Human exposure to sub-surface contaminants is not as likely as exposure to surface soil. Sub-surface soil is, however, a potential completed exposure pathway for residents living on contaminated properties. The ATSDR May 1, 1997, and January 16, 1998, Health Consultations discuss the health issues related to coal tar creosote and the PAHs found in sub-surface soil. The levels of PAHs found are associated with dermal effects. Long-term exposure to the cancer- causing PAHs may increase the risk of developing cancer.
Exposures through garden produce
Residents were concerned that produce grown on-site would increase their exposures to site-related contaminants. The ATSDR performed a health consultation on this issue in April 1998. Vegetables can become contaminated by PAHs in two ways: PAHs may be adsorbed (adhere to) the plant surface, or they may be taken up into the plant. Some of the PAHs that are found on plant surfaces are washed away by rain, or break down into other products. At harvest time, some of those remaining can be removed by washing or peeling. Only a small percentage (less than 1 percent) of the PAHs in soil are taken up by the plant. Although PAH concentrations in garden produce are generally less than that of the soil in which they are grown, consumption of vegetables grown on the more highly contaminated properties was thought to increase an individual's total PAH intake to unacceptable levels.
Because of the surface soil remedial activities that have occurred, and the low levels of PAHs which may have been taken up by plants in the past and present, the ATSDR believes that residents are not likely to be exposed to levels of PAHs in garden produce at levels which may affect health.
Exposures through groundwater
The USEPA has indicated that creosote has entered area groundwater. Delineation of the extent of the plume in ongoing. While municipal wells, located 1/4 mile from the site, are not currently impacted, the USEPA believes that removal of the source material is necessary to prevent further contamination to groundwater.
Health outcome data was not evaluated for this site. An evaluation of health outcome data for the small number of individuals who may be affected by the site may not yield scientifically meaningful information.
Community concerns, as related to the ATSDR, relate to the effects of long-term exposures to creosote. There are also concerns on its potential effects on children's health. Residents wanted assurances that remediation would not result in additional exposures through dust and soil movement.
Because of the expected permanent and temporary removal of people from their homes, ATSDR met with residents in January 1999 to discuss stress-related issues.
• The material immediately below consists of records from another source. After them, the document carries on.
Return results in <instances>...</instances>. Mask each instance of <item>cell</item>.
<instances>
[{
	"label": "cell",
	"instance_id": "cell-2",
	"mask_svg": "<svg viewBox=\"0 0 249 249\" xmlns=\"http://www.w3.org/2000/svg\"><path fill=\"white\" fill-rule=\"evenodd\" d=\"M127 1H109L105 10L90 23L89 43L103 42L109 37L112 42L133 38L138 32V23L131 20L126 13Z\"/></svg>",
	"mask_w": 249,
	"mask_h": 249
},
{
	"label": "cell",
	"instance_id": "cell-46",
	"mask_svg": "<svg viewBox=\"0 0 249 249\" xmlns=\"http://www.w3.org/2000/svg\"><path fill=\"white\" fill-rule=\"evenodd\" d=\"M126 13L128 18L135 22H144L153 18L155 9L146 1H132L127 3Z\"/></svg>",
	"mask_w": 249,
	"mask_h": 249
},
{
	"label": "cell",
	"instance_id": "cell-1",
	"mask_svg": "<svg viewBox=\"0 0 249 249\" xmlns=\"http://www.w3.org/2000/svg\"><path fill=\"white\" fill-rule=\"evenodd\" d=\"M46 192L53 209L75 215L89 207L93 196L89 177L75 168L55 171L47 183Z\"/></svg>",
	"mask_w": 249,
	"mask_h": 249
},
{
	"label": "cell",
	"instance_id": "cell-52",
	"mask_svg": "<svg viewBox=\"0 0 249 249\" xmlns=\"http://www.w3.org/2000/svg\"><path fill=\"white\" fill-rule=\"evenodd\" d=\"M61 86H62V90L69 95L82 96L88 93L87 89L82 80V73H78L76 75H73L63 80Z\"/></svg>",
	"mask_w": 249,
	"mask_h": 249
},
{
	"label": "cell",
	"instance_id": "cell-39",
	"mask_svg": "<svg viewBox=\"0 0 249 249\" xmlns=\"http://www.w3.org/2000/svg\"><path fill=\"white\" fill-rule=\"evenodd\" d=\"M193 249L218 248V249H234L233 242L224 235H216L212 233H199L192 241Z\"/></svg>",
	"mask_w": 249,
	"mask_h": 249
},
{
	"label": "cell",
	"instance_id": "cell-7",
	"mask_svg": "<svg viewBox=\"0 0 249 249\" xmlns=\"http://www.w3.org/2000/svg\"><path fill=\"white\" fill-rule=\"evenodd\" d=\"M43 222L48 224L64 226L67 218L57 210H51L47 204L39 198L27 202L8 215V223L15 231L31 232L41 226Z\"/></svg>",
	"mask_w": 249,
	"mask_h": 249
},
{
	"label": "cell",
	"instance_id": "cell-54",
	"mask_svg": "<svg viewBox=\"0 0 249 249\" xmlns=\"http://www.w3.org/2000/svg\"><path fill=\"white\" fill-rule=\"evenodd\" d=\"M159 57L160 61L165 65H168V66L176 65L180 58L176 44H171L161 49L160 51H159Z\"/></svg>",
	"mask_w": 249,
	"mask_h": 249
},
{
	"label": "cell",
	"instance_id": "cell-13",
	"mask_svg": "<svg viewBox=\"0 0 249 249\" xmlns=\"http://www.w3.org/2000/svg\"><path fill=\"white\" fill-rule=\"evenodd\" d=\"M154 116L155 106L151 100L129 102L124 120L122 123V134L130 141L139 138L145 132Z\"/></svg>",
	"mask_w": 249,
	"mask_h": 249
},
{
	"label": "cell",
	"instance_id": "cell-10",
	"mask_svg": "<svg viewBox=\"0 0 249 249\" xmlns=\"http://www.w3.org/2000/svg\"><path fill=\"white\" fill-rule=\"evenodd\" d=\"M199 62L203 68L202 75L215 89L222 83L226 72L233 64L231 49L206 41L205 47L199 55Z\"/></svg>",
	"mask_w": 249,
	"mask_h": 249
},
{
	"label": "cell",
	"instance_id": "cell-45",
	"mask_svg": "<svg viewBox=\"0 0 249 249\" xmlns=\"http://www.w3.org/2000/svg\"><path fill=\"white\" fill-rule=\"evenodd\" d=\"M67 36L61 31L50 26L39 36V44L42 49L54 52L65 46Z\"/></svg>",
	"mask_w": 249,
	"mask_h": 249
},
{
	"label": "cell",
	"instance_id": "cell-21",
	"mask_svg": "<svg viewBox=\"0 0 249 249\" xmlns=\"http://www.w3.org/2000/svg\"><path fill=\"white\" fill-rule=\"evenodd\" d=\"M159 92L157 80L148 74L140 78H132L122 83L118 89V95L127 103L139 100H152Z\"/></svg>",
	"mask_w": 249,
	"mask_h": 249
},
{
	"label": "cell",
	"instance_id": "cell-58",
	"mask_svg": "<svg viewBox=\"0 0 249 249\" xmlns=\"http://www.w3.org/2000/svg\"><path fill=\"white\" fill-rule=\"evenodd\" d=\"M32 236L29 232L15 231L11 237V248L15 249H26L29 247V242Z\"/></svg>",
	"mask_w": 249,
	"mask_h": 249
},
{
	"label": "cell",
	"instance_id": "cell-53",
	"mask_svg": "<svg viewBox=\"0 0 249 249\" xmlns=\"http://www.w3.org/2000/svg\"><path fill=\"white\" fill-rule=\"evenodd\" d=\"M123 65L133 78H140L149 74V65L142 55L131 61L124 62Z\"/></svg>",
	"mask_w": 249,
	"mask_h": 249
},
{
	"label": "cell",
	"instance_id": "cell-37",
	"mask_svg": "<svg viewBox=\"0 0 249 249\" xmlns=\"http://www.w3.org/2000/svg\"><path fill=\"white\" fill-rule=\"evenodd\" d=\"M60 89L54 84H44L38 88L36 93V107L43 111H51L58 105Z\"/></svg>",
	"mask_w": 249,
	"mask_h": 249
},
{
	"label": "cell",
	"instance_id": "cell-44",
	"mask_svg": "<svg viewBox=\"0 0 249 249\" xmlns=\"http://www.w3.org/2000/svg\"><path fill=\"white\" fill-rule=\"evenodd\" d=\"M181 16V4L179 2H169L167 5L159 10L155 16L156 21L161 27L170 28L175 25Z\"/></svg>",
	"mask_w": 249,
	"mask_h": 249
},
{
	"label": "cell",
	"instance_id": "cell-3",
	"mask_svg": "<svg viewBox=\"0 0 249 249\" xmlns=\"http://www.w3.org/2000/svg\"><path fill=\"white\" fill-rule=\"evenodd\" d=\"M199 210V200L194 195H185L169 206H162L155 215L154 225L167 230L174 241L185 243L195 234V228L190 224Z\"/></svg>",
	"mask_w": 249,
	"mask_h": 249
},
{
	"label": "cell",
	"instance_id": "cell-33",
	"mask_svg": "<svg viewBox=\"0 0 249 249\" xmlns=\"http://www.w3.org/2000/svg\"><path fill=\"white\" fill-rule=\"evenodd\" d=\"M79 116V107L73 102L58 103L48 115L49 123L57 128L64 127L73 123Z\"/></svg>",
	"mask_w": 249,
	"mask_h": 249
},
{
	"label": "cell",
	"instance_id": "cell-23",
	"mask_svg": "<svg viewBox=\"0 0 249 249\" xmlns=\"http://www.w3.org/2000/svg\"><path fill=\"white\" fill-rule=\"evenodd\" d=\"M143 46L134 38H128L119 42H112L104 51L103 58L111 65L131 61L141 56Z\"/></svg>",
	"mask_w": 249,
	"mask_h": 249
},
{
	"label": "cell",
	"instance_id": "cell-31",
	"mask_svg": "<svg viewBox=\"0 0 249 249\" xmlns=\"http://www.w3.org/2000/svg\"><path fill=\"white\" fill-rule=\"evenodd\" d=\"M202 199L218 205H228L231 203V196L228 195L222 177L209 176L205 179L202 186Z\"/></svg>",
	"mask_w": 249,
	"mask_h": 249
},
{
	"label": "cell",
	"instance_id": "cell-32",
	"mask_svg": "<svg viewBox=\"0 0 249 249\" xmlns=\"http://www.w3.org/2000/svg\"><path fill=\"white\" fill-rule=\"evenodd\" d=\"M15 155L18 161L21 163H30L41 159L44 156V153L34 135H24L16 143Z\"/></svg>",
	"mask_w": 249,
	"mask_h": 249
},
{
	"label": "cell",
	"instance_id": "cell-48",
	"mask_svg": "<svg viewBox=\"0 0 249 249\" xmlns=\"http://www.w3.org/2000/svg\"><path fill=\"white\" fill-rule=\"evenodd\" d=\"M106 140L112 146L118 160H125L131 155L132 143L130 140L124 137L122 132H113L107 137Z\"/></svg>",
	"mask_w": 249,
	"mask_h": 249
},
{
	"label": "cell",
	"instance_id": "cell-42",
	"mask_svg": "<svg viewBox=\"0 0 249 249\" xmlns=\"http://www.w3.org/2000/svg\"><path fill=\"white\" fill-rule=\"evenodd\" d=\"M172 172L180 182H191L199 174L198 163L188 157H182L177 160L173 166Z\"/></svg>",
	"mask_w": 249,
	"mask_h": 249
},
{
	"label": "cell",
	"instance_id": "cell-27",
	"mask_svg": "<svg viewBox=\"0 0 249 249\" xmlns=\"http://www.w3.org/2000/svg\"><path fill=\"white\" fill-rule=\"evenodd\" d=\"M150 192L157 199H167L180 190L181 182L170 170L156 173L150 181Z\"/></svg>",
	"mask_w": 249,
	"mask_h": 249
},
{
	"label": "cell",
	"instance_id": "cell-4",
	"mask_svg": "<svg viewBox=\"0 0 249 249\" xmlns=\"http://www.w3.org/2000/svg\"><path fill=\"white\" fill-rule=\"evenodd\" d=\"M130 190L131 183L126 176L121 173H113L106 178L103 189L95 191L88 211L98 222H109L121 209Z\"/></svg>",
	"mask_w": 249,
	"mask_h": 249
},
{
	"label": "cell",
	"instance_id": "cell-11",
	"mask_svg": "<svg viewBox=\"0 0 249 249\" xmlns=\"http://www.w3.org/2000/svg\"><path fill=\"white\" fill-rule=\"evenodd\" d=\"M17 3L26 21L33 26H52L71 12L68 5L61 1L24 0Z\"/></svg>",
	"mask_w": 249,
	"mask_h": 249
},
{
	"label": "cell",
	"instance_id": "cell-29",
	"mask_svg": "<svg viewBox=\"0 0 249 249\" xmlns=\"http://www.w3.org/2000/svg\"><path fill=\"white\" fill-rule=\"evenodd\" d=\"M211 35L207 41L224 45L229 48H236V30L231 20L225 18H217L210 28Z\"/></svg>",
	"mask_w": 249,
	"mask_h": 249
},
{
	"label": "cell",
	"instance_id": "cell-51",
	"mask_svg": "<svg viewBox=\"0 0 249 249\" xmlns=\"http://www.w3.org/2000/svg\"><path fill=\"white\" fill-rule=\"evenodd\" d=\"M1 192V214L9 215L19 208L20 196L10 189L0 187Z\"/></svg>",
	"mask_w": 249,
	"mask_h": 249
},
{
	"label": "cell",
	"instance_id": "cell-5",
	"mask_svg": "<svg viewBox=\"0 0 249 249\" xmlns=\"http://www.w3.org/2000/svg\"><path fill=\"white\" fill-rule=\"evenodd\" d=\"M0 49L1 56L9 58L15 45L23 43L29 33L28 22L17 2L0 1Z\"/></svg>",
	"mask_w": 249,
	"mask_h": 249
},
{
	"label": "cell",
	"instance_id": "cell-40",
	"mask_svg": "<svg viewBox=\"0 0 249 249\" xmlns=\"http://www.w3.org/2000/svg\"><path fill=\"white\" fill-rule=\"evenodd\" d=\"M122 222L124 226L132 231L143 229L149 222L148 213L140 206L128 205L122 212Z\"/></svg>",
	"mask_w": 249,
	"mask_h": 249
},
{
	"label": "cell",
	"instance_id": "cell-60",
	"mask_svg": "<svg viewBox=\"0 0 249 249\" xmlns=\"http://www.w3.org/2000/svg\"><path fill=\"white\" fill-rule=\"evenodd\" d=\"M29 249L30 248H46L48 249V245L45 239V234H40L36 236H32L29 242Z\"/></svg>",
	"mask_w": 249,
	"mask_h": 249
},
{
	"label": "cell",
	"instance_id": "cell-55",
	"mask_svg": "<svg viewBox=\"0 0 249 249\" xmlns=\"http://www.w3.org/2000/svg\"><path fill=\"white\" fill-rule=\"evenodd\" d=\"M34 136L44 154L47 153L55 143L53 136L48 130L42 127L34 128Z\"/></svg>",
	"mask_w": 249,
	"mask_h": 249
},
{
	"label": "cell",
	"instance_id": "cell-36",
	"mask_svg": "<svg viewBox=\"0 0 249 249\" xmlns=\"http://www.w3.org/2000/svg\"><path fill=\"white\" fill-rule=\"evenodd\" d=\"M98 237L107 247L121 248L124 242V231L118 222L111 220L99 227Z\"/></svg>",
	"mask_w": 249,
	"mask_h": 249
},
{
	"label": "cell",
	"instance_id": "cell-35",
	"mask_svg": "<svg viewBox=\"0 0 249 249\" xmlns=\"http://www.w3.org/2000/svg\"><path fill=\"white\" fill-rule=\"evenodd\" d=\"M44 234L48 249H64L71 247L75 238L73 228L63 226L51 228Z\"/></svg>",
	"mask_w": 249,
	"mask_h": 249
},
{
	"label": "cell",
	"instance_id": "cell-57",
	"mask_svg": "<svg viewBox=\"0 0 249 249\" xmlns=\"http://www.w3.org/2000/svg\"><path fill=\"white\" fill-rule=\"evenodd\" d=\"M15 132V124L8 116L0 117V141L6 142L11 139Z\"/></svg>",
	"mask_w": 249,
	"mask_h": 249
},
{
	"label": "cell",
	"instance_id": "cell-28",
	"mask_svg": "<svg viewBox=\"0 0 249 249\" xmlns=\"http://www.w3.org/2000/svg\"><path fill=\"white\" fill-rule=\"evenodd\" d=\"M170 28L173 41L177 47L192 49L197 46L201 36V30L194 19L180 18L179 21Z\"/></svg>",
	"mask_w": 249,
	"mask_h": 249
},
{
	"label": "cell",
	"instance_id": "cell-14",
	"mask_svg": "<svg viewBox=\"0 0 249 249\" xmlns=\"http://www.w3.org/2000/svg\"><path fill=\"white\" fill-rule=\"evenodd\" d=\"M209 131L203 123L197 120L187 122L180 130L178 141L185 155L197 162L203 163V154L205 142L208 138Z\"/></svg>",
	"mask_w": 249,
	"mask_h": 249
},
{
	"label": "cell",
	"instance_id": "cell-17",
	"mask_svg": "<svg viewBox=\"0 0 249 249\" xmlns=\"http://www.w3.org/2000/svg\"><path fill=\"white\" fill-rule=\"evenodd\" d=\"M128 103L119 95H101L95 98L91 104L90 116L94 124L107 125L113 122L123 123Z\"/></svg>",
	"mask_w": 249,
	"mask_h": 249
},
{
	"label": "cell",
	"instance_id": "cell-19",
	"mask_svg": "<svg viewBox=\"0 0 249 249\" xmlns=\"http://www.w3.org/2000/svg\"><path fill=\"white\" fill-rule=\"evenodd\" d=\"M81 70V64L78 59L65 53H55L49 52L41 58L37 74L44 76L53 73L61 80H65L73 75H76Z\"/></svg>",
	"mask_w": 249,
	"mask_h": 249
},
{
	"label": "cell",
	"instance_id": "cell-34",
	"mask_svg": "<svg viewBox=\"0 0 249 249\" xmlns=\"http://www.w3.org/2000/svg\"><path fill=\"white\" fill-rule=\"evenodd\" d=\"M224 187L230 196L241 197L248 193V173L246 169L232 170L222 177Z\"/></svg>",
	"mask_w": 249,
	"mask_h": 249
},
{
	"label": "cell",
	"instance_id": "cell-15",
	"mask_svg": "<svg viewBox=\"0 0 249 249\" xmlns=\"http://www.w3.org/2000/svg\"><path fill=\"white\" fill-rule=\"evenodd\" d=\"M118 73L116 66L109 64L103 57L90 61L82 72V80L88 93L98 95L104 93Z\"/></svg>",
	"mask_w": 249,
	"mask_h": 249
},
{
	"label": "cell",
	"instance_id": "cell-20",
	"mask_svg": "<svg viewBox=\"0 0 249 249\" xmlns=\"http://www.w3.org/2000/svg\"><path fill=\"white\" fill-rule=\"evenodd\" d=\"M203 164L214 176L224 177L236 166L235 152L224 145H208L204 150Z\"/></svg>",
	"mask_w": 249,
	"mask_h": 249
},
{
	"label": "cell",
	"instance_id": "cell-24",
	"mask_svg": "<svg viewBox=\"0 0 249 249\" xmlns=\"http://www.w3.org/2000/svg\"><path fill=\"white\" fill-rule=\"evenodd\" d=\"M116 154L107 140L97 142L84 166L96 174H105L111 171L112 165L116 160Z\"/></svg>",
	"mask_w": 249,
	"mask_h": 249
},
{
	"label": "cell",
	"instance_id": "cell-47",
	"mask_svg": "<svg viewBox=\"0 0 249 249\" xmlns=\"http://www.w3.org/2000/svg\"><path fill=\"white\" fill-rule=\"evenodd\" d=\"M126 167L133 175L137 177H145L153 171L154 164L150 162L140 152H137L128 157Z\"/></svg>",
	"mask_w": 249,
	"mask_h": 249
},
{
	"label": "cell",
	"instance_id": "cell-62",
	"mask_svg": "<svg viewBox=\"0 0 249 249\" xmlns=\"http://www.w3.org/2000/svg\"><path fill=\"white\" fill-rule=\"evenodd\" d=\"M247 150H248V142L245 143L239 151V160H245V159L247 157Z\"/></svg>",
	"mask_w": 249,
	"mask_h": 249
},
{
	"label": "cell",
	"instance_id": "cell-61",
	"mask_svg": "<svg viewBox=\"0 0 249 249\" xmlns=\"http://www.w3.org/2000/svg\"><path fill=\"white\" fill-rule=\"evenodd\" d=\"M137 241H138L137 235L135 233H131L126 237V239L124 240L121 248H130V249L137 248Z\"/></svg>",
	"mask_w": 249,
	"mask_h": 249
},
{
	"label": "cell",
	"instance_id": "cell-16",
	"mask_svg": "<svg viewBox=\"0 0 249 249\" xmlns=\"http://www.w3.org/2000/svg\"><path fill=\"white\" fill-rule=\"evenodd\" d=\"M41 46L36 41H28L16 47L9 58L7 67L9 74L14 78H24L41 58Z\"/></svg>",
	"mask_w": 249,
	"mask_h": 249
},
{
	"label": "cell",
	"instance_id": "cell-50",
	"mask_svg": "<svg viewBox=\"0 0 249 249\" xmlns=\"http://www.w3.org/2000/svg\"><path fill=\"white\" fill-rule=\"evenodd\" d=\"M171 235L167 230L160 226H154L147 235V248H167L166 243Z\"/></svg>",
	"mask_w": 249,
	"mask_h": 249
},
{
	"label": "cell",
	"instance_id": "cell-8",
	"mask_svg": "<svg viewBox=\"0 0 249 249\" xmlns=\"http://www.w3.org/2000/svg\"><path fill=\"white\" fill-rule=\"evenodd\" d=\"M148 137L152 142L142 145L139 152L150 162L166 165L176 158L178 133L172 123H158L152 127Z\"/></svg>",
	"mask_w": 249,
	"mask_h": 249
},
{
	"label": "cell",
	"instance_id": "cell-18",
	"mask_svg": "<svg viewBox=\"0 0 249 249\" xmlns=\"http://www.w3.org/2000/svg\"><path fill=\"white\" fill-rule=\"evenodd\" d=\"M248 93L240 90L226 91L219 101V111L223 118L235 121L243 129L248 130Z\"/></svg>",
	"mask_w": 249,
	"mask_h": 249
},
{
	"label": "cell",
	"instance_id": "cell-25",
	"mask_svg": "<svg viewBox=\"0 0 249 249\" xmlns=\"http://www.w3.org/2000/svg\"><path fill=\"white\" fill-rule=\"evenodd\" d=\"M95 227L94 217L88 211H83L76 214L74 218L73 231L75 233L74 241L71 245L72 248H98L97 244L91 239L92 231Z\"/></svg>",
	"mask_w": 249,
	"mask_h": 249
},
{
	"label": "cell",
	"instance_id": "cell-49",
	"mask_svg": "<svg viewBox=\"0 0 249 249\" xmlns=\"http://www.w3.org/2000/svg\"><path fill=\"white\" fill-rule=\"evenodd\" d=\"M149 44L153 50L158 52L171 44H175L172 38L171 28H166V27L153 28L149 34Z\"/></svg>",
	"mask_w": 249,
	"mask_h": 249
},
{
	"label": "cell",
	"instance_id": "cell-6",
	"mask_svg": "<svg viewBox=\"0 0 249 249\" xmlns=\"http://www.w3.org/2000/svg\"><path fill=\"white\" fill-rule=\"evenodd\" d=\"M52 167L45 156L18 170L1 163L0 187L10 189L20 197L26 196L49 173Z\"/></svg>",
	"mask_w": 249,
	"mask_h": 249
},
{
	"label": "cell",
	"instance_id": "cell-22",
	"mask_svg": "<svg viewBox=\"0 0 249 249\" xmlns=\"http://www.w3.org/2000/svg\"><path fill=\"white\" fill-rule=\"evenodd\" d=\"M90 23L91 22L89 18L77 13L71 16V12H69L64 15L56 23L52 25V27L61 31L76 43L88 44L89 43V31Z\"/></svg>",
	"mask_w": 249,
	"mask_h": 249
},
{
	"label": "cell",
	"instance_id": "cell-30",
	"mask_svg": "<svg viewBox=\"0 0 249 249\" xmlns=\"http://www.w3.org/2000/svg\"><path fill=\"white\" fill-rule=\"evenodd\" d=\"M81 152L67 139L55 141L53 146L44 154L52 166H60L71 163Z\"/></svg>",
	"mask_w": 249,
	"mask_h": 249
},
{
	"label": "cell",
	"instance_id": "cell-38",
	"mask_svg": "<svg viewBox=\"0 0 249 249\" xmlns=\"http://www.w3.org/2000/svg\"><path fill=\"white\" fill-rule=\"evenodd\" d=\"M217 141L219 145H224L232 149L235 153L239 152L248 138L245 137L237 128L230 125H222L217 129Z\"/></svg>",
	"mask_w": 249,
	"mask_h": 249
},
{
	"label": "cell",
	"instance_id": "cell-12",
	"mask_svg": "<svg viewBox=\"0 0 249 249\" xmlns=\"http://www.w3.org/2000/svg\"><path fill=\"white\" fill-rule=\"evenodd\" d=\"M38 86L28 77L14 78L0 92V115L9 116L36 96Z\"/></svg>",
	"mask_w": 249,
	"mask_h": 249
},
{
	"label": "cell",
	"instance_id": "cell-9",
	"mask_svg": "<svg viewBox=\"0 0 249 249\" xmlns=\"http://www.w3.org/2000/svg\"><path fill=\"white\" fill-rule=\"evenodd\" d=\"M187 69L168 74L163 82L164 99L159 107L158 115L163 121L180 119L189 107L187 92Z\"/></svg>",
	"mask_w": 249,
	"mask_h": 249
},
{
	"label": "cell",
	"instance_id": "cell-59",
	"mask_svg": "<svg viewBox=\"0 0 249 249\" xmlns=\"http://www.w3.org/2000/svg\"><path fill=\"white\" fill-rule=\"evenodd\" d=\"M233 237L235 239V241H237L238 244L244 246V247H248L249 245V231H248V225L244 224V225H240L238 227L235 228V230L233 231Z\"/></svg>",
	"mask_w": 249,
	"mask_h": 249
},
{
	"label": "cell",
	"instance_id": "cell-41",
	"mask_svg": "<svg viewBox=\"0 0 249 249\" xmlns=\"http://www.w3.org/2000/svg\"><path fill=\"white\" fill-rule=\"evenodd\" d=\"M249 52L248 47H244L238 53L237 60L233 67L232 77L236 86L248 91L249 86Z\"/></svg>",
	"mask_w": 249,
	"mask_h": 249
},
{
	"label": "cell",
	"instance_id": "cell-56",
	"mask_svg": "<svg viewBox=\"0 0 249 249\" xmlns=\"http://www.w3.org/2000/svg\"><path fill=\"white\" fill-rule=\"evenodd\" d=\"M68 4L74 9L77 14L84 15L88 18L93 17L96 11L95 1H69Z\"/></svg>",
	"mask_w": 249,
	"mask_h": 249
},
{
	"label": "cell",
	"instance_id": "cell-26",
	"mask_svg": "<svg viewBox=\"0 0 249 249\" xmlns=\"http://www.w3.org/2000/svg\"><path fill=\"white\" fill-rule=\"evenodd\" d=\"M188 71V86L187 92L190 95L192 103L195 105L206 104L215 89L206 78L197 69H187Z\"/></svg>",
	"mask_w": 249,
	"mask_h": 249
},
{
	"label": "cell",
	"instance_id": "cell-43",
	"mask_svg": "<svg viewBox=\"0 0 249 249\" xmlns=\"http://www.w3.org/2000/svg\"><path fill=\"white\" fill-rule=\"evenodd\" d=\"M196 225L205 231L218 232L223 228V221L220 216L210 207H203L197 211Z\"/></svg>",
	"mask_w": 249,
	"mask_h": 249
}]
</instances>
A second meeting with residents was held in September 2000, as long-term remediation activities (i.e., permanent relocation) began.
The Public Comment period was July 10 - August 21, 2000. All residents in the Claremont Development were provided with a copy of the draft Public Health Assessment. In addition, two availability sessions were held on July 18, 2000. Most community concerns related to issues addressed by the USEPA, including relocation issues, specific sampling data for a property, ultimate disposition of the creosote removed, and potential for noise during the remediation. One resident, concerned that her dog might be exposed to creosote by digging in the yard, was advised that the concentration of contamination in the backyard was minimal. A resident with concerns about garden produce safety was given advice about container and raised-bed gardening techniques.